§ **Source passage**

— Start —

Consider an instance produced by your algorithm. Suppose the bins are opened in order $b_1,\ldots, b_n$. Let $b_i$ be the bin such that $i=\max\{i\neq n\mid b_i\text{ contains exactly one item}\}$. Then we can conclude that for each bin $b_j$ where $j\le i$, there exists one item with size greater than 1/2. We call these items big items. In any optimal solution, we must also use $i$ bins to pack these big items. Suppose, besides these big items, there are also $k$ items $t_1,\ldots,t_k$ in the first $i$ bins. Observing that $t_1,\ldots,t_k$ are the smallest $k$ items and the $(k+1)$-th smallest item cannot be fit in any bin with a big item, we can conclude the items in the first $i$ bins are packed in an optimal way. In the rest of the proof, we will assume each bin, except the last one, contains at least two items.

— End —

§ **Material provided**
— Start —

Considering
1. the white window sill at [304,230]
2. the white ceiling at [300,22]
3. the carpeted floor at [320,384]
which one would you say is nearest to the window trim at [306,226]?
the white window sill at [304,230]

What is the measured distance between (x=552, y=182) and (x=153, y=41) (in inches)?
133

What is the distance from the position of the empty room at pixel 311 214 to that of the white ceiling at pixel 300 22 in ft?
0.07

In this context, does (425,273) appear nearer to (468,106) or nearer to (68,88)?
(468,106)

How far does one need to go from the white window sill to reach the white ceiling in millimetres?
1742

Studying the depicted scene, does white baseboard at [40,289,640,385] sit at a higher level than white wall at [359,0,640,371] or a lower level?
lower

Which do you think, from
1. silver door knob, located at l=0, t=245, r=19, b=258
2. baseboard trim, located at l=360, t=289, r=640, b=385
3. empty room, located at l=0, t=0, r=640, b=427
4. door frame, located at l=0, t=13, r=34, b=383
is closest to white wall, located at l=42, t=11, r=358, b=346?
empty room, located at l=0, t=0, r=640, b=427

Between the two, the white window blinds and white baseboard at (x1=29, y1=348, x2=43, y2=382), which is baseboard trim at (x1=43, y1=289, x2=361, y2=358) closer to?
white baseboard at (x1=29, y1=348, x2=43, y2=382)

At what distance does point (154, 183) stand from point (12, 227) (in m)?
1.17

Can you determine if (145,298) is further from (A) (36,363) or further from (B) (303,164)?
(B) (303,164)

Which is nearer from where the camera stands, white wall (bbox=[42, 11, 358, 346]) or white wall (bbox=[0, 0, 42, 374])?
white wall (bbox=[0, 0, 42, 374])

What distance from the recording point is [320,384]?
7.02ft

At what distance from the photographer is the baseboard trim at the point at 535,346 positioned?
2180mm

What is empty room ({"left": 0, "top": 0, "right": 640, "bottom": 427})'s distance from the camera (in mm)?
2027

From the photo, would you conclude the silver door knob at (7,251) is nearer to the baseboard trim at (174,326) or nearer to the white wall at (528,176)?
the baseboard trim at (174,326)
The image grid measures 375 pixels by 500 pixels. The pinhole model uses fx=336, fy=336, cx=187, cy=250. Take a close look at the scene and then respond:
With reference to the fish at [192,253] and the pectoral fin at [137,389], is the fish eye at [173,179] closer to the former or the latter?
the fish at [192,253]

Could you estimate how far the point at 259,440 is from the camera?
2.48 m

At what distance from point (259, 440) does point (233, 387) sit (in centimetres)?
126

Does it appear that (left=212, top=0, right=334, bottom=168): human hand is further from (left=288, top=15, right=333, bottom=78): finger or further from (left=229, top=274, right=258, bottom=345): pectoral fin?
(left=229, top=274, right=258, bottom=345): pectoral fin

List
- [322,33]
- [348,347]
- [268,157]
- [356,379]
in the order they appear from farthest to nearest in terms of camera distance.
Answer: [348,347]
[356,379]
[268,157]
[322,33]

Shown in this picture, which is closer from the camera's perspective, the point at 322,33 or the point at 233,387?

— End —

§ **Exercise set**
• A. Do these statements agree with the bin-packing proof? Answer yes or no for each and quote the words of the proof that decide it.
(i) Every bin $b_j$ with $j\le i$ holds an item bigger than 1/2.
(ii) An optimal solution can fit the big items into fewer than $i$ bins.
(iii) The items $t_1,\ldots,t_k$ are the $k$ largest items.
• B. Proceed with the bin-packing proof, picking up right after its final sentence.

§ **Answers to the exercises**
• A.
(i) Yes: "for each bin $b_j$ where $j\le i$, there exists one item with size greater than 1/2"
(ii) No: "In any optimal solution, we must also use $i$ bins to pack these big items."
(iii) No: "$t_1,\ldots,t_k$ are the smallest $k$ items"

• B.
Suppose the items used in step 1 are $h_1,\cdots, h_n$ in order and the rest items from small to big are $t_1,\ldots,t_m$. We have $t_1\le\cdots\le t_m\le h_n\le\cdots \le h_1$. Suppose bin $b_i$ has a space of $s_i$ that are not used. Recall that we assume each of $b_1,\ldots,b_{n-1}$ contains at least two items. We have $s_1+\cdots+s_{n-1}<t_1+\cdots+t_m+h_n$ due to step 2 of your algorithm, thus $s_1+\cdots+s_n<t_1+\cdots+t_m+1$. Note $s_1+\cdots+s_n+t_1+\cdots+t_m+h_1+\cdots+h_n=n$ and $s_i<h_{i+1}$ for $i<n$, we have $s_1+\cdots+s_n<(n+2)/3$. This means $\mathrm{ALG} \le (3/2) \mathrm{OPT} + 1$.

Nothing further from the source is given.